I’ve criticized the film many times on this Board, and I fully agree. My favorite stupidity – if it even makes sense to have such a thing – is the way the soldiers would surround a Bug and then all fire at it in a circle. I’m sure nothing bad can happen to soldiers getting around something in a circle and firing at it.

Who said Harry Potter’s magic world doesn’t have technology? Technology could be just in one’s mind, in the way you do or make things. It doesn’t have as a pre-requisite complicated hardware that operate following muggles’ natural laws.

How come not everyone can make deathly hallows, or even a goblet of fire? How come goblins can monopolize banking and fine crafts?

Well, they are defensive weapons… which reminds me of something I loved about the guns in Babylon 5. NOT stun guns. You get shot with one of those suckers, you were dead.

jedibot.py
import midiclorians;
UseTheForce = TRUE;

done!

There are real people who are very smart, born and raised in 21st century where ever that are the same, i find nothing abnormal there.

Aha. Thanks for this recalibration of my understanding.

IIRC, the PPG was designed to put holes in people but not station hulls and bulkheads.

I find it interesting how the movie still manages to be a rebuttal to the book. The movie heavily implies that humans are the aggressors in the conflict (I believe the book is silent on this matter). In order to keep military service necessary for citizenship, they need to keep the military relevant. They also want to keep it difficult and/or dangerous to earn citizenship. They use bad tactics by design. Those who make it through the meat grinder alive appear braver, more heroic, and more exceptional than they would if the war had had minimal casualties (even if their survival is mostly a matter of luck).

If you’re talking video games, Homefront: the Revolution deserves a mention. In this alternate-history shooter, North Korea becomes a technological powerhouse. They become the main supplier of high tech infantry weapons to the US and then take over the US by basically turning all of our rifles off and walking on in.

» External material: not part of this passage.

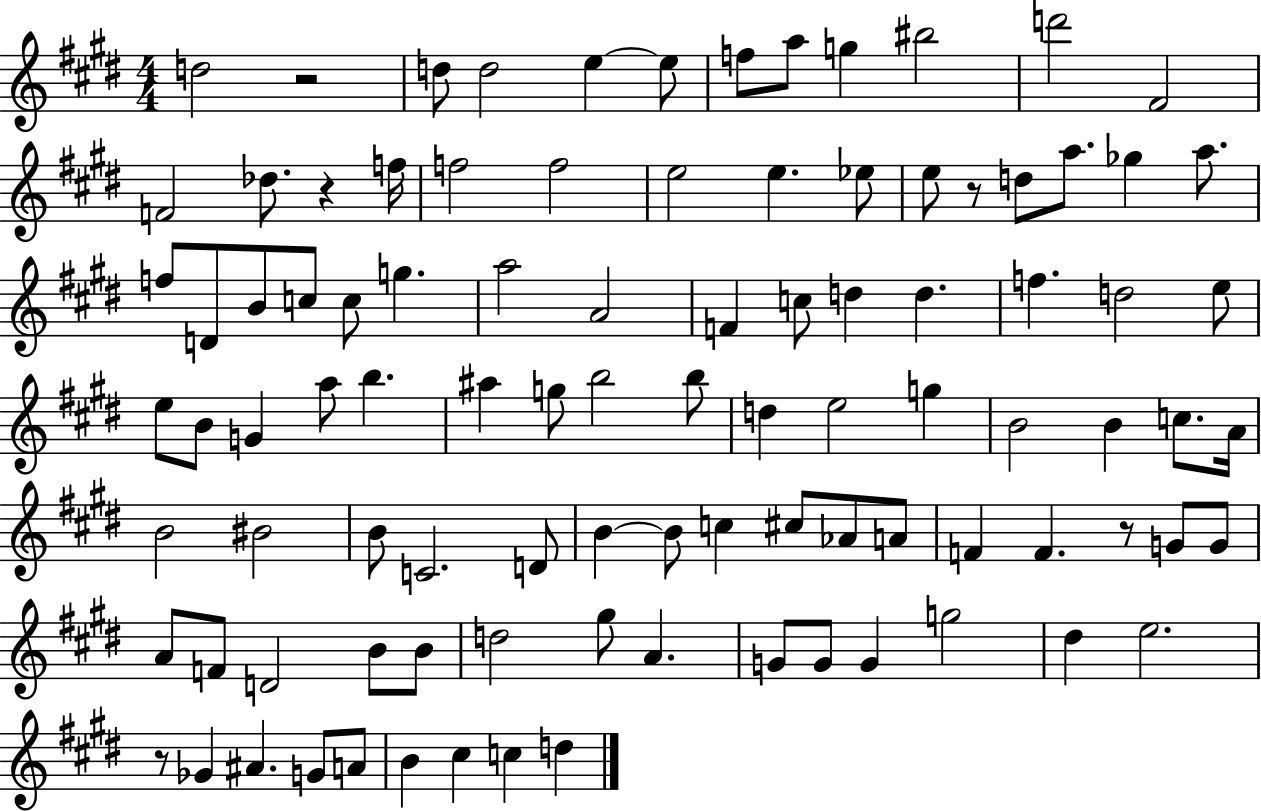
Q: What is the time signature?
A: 4/4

In the game itself, the excuse for why you can’t just pick up some dead N. Korean occupier’s rifle is because they’re biometrically locked. But the fact that N. Korea could turn them all off presumably means the biometric data isn’t stored in the weapon itself like “This is Joe’s rifle” but rather there has to be some main server that the rifles have to constantly communicate with to say “Yeah, this is Joe’s finger on the trigger”. Imagine having all your infantry weapons be dependent on a solid wireless internet connection. Even if it was stored locally in the weapon, what happens if you need to pick up your buddy’s gun? Plus, it doesn’t even really matter anyway because everyone in the resistance just, you know, builds their own guns. I mean, if the AK47 came out of a need for cheap mass-produced guns to become the world’s most common rifle, then what made the Koreans think this would work? Heck, you can even use the ammo out of their guns, just not the guns themselves.

It was an episode from the last season of DS9 when Cardassia and the Dominion were allied. I believe The Dominion were in control fo Cardassia at that time.

My New Newphew, upon encountering five rubber duckies for the first time at the advanced age of 2 years and 5 months, knew perfectly well what is it they were for. I’m now known to my family as “Aunt Nava Duckies”, because he took to exclaiming “duckies!” every time he heard my name.

Anyone who needs an explanation of what rubber duckies are for has serious cognitive issues.

Just not a good one. Or a coherent one. Or an intelligent one.

Sorry, but ST is one of my favorite Good Bad Movies.

Me, I just marveled at the bugs ability to shoot a rock across 40,000 light years or so with such precision and timing… literally astronomical precision and timing… that they were able to target a specific spot on a rotating globe that itself is circling a star.